L’Australie impose un virage réglementaire de taille : le gouvernement d’Anthony Albanese a annoncé que YouTube sera finalement soumis à la nouvelle législation nationale interdisant aux jeunes de moins de 16 ans de posséder un compte sur les réseaux sociaux. Cette mesure, qui entrera en vigueur le 10 décembre 2025, vise également TikTok, Instagram, Facebook, Snapchat et X.
Initialement, YouTube avait été exempté de cette interdiction, le gouvernement estimant que la plateforme n’était pas considérée comme un réseau social à part entière. Cette exemption avait suscité l’indignation chez les concurrents, qui ont dénoncé un traitement de faveur. Face à la pression médiatique et aux recommandations de la commissaire à la sécurité en ligne Julie Inman Grant, Canberra a donc rectifié le tir.
À compter de décembre, les plateformes visées devront prendre des « mesures raisonnables » pour empêcher les moins de 16 ans de créer un compte, sous peine d’amendes pouvant atteindre 50 millions de dollars australiens (environ 46 millions canadiens). Les utilisateurs pourront toujours accéder à du contenu sans se connecter, mais l’interaction (commentaires, publications, abonnements) leur sera interdite. YouTube Kids, doté de contrôles parentaux renforcés, restera toutefois autorisé.
Cette volte-face illustre aussi le glissement progressif de la perception publique de YouTube. Longtemps vu comme une simple plateforme de vidéos, le service est aujourd’hui reconnu pour ses fonctionnalités sociales : commentaires, abonnements, recommandations algorithmiques, créateurs influents, autant d’éléments qui rapprochent son fonctionnement de celui des réseaux traditionnels. L’inclusion de YouTube dans la loi témoigne de la difficulté croissante à tracer une ligne nette entre plateformes de divertissement et réseaux sociaux.
Le gouvernement australien justifie son choix en s’appuyant sur des données alarmantes. Selon les autorités, près de 40 % des enfants âgés de 10 à 15 ans déclarent avoir vu du contenu nuisible sur YouTube. Cette statistique, mentionnée par la ministre des Communications Anika Wells, a pesé lourd dans la décision finale. Elle souligne également le rôle central que joue désormais YouTube dans la vie numérique des jeunes, bien au-delà de la simple consommation passive de vidéos.
Sur le plan international, cette décision pourrait avoir un effet domino. En se positionnant comme pionnier sur la régulation des comptes adolescents, l’Australie ouvre la voie à d’autres pays qui cherchent à encadrer l’usage des plateformes numériques chez les mineurs. Si Canberra parvient à mettre en œuvre cette loi de manière efficace et sans heurts technologiques majeurs, cela pourrait renforcer l’idée d’une gouvernance numérique plus protectrice à l’échelle mondiale.

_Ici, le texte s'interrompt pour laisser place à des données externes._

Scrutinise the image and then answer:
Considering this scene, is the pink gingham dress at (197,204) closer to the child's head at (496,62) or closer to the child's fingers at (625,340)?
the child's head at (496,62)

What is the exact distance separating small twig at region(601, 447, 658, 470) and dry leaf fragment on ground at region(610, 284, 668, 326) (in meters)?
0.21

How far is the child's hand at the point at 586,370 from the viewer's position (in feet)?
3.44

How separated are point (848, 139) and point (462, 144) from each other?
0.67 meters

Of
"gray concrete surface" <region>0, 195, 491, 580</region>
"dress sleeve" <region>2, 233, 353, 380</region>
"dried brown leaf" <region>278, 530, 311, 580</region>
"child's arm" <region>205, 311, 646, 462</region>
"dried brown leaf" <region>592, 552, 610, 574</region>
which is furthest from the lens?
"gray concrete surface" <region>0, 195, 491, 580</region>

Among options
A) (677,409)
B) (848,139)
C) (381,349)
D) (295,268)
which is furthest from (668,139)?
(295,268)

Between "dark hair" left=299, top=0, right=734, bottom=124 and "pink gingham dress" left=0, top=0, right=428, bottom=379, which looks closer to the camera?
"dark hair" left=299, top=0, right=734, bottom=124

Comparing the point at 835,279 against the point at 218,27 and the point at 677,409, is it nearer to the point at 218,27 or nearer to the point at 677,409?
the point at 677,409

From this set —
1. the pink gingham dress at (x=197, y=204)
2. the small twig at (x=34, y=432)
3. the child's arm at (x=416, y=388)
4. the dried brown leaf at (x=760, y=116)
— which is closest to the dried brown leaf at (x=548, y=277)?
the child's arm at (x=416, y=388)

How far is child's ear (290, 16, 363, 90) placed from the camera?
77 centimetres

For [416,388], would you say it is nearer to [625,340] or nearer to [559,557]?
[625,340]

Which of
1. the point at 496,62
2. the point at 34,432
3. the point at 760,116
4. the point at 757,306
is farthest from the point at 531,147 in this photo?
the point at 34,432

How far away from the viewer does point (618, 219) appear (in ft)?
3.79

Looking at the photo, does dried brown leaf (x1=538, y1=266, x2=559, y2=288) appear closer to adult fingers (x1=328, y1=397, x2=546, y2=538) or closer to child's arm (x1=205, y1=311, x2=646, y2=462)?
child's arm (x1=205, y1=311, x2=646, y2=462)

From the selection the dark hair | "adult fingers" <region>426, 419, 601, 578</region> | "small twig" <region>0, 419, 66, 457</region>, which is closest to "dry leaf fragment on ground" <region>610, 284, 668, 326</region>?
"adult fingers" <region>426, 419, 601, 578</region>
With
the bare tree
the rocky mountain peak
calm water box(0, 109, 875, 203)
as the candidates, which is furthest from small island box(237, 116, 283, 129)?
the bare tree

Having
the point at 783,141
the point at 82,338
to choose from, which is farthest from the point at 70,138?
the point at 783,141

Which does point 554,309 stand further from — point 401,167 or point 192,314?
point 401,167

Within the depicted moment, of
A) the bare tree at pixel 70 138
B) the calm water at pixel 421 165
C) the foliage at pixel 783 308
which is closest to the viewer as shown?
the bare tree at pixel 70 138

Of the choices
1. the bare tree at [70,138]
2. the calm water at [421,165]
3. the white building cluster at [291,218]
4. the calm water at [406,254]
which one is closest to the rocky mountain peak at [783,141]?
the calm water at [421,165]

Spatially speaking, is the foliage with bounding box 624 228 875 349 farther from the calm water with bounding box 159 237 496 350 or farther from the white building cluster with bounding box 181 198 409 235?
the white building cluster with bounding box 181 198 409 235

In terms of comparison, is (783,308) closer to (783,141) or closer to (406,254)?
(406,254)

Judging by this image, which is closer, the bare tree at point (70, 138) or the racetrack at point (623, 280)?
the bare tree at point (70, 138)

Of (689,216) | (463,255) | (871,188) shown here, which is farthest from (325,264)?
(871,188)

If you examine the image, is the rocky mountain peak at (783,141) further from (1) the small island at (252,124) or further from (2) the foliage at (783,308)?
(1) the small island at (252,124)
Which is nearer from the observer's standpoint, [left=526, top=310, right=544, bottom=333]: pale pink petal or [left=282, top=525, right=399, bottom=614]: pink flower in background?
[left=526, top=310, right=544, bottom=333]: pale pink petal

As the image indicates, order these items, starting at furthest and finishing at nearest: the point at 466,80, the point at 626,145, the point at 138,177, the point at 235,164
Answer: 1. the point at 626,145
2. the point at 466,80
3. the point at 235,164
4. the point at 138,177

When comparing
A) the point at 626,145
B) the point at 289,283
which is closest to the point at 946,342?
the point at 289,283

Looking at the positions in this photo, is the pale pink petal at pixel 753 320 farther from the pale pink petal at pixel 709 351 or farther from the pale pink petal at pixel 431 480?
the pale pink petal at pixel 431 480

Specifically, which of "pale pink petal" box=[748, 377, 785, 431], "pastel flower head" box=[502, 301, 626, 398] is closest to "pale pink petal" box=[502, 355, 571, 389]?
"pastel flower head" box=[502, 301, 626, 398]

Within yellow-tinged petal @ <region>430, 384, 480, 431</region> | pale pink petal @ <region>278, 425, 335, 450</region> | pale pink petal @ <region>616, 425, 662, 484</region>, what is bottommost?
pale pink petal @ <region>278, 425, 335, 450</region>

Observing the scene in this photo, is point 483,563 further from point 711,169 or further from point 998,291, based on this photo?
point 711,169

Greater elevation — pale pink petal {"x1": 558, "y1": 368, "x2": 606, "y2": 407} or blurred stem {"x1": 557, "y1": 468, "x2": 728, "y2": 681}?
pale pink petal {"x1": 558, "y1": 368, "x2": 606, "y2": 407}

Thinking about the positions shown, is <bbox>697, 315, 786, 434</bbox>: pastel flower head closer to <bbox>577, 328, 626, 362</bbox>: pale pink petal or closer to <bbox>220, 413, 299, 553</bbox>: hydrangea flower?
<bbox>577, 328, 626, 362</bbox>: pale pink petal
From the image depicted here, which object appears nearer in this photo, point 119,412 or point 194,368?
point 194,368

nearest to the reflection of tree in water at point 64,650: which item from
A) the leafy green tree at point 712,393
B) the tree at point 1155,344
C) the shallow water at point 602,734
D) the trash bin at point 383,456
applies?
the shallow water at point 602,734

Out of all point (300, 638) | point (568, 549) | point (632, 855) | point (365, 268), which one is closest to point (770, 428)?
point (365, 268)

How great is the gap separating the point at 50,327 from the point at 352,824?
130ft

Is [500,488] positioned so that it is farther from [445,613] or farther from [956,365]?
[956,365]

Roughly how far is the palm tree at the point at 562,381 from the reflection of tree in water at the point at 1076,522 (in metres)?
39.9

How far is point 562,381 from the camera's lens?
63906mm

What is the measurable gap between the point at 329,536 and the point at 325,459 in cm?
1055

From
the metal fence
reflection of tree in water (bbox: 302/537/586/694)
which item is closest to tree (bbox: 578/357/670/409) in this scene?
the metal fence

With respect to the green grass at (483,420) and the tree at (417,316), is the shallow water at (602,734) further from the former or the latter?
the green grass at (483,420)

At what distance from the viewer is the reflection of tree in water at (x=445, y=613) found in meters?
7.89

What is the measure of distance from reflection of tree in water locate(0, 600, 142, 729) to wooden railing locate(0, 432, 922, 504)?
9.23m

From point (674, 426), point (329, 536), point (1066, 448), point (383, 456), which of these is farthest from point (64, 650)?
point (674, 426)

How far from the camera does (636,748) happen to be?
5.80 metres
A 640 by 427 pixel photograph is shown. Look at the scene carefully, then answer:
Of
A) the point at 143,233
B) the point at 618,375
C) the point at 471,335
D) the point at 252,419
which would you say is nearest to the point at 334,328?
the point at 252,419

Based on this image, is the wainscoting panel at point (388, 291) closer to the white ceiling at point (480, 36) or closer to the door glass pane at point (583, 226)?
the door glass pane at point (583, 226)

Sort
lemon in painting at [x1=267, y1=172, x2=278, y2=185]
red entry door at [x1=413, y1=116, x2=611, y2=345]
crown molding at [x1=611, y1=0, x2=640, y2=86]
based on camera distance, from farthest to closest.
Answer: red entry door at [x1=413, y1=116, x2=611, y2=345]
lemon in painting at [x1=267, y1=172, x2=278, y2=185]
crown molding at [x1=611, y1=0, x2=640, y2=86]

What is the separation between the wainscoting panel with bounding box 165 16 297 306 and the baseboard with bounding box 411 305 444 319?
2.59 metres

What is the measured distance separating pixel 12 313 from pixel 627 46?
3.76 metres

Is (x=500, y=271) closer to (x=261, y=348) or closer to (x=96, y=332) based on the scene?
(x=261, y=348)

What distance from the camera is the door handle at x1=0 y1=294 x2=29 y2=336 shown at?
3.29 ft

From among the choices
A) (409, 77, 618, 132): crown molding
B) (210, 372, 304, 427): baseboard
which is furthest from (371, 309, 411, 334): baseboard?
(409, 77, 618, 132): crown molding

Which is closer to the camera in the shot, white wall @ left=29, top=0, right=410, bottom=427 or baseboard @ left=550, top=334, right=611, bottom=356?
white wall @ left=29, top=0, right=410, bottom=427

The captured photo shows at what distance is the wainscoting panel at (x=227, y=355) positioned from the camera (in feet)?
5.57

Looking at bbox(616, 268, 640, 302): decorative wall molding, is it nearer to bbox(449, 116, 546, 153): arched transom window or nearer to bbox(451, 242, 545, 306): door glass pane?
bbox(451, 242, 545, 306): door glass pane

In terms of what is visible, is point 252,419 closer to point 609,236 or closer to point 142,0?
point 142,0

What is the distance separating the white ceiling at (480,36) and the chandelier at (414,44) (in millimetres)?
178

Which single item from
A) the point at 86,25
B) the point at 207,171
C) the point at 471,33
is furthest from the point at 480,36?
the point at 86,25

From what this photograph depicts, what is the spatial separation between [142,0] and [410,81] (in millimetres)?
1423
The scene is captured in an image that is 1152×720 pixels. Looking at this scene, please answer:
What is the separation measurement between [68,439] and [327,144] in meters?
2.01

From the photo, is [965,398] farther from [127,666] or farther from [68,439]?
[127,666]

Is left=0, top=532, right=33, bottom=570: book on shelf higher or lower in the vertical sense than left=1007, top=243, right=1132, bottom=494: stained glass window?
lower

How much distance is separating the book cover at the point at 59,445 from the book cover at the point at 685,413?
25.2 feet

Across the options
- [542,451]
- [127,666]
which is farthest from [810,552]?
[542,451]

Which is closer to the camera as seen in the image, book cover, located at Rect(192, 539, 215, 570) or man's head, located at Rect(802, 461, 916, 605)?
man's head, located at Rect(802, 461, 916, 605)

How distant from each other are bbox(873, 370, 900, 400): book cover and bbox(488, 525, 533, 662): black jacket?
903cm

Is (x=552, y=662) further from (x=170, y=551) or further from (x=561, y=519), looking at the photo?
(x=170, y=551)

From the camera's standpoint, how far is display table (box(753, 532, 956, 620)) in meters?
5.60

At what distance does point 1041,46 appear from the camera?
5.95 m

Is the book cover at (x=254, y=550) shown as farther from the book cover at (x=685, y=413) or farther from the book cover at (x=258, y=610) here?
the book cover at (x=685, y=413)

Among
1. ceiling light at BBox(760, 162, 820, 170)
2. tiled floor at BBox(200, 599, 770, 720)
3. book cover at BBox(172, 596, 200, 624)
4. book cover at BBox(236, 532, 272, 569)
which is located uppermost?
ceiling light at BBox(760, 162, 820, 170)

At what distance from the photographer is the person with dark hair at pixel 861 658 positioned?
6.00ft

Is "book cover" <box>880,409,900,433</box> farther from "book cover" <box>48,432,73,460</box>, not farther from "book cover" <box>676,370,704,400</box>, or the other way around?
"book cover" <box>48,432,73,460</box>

Google, propriétaire de YouTube, conteste cette décision, estimant que la plateforme est une bibliothèque de contenus vidéo plutôt qu’un réseau social. L’entreprise dénonce un revirement unilatéral du gouvernement australien, qui avait publiquement affirmé son exclusion de la loi à l’origine. Des menaces de poursuites judiciaires ont été évoquées dans les médias australiens.
Pour les autorités, cette nouvelle réglementation est une réponse directe aux inquiétudes croissantes des familles sur les effets des réseaux sociaux : dépendance, troubles du sommeil, exposition à des contenus inappropriés, isolement et détresse mentale. « Ce n’est pas la solution unique, mais c’est une mesure nécessaire », a affirmé le Premier ministre Albanese, qui compte plaider pour une interdiction mondiale lors d’un sommet de l’ONU à New York en septembre.
L’Australie devient ainsi le premier pays à mettre en œuvre une interdiction nationale de ce type, inspirant déjà d’autres nations comme la Norvège, tandis que le Royaume-Uni étudie une législation semblable. Le débat reste toutefois ouvert sur l’efficacité des mécanismes de vérification de l’âge, d’autant que le gouvernement assure ne pas vouloir exiger de documents officiels comme les passeports pour confirmer l’identité des utilisateurs.